Бестужев держал в руках одно из донесений Кантемира из Парижа. Этот русский посол знает и понимает дело. Почти в каждом своем письме он пишет, чтобы не доверялись Франции, что вся опасность для нас от нее, что она готовит даже союз против нас…
Алексей Петрович положил бумагу на бюро, встал, прошелся несколько раз по комнате, остановился у камина, поправил дрова щипцами и стал смотреть на вспыхнувший с новою силою огонь.
И вдруг он как бы перенесся от этого камина дальше, в соседние дома, улицы, во весь большой город и еще дальше – в бесконечные поля, где ютились деревеньки и поселки, родные ему с детства. И сердце сжалось у него: неужели все это милое, родное не живуче, а осуждено на вечное прозябание под давлением чужой воли? и неужели оно пострадает из-за того, что какой-нибудь Шетарди с Лестоком возьмут верх над русским вице-канцлером?
Бестужев сам улыбнулся себе. В эту минуту он с каким-то необычайным спокойствием сознавал, что, может быть, и не раз еще подобные Шетарди и Лестоки будут иметь верх, может быть, не раз падет и сам он, Алексей Петрович, но эти поля, деревни и поселки будут жить и развиваться, пока сохранят в себе ту душевную чистоту и веру, которые жили в них.
«Semper idem»[3], – повторил про себя любимую поговорку Бестужев и, точно успокоенный, стал, ходя по комнате, думать о том, что пока есть в нем силы, он будет бороться, настаивая на своем и ведя дело так, как это нужно.

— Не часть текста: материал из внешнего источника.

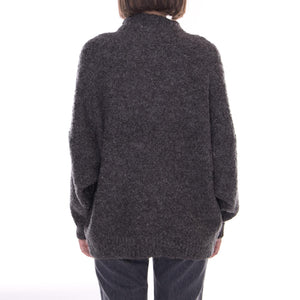  169340669-DARK  MINIMUM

«Да, нужно, нужно продолжать войну со Швецией, нужно!..» – говорил он себе.
В это время, по-заграничному, раздался троекратный стук в дверь, и, на позволение войти, появился в дверях лакей с подносом в руках, на котором лежала записка.
– Подметное? – спросил только Бестужев, сразу по виду записки догадавшись о ее происхождении.
Лакей сказал, что письмо найдено на крыльце и никто не видел, как его бросили.
Алексей Петрович привык к этим письмам. Не проходило почти дня, чтобы ему не приносили их. Он взял с подноса записку и отпустил лакея. «Не бросить ли? – мелькнуло у него при взгляде на камин и на письмо. – Опять, наверно, все то же самое!»
Эти подметные письма или бывали наполнены бранью, грубою и пошлою, или же содержали, под видом доброжелательства, сообщения Бестужеву о пущенных и, следовательно, ходивших о нем сплетнях.
Но странно – он чувствовал некоторую долю необъяснимой приятности читать иногда эти письма. Легко было догадаться, что шли они от его недругов и служили доказательством лишь слабости этих недругов. Они не знали, чем донять его, и думали взбесить своими выходками.
«Ну, что же – пусть!» – пожал плечами Алексей Петрович и не бросил в камин письма, а распечатал его.
На этот раз сообщение делал доброжелатель. Но в смысле сплетен явилась новинка.
«Да ведомо вам будет, – писал анонимный корреспондент, – что ее величеству, благоверной государыне достоверно уже стало, что изволите вы получать от посла королевы венгерской генерала Ботты 20 000 целковых в год, а посему, аки доброжелатель ваш, спешу вам о том сообщение сделать, чтобы вы могли принять свои меры к надлежащему сокрытию тайных сношений своих».
Бестужев не дочитал, он скомкал письмо и кинул его в огонь. До таких размеров клевета еще не доходила.
«А интересно было бы знать, – подумал он, – если бы я согласился взять у Шетарди его луидоры – доводили бы ли они это до сведения государыни?»
До сих пор Алексей Петрович гнушался всеми этими сплетнями, клеветами, советами и сообщениями. Он прочитывал их, слышал о них, но ничего не делал в смысле противодействия. Ему, во-первых, некогда было, а во-вторых, он знал свою правоту и как бы с удивлением прислушивался к окружавшей его лжи, но веря в то, что торжество останется на его стороне. Но теперь выходило уже из ряда вон. Теперь от одной только мысли, что государыня может подумать, что он имеет личный интерес в отношении Венского двора, он способен будет измениться в лице при упоминании на докладе имени Ботты.
Как ни старался успокоить себя Алексей Петрович, он долго, напрасно ходил по своему кабинету и должен был сознаться, что анонимные письма достигли-таки своей цели: это, последнее из них, затронуло его за живое.
«Гадко, мерзко! – повторил себе Бестужев. – Но так оставить это нельзя, нельзя безнаказанно клеветать на себя. Теперь уже всякое молчание будет равносильно подтверждению этой клеветы».
Но в эту минуту, когда он думал так, он чувствовал вместе с тем всю свою беспомощность.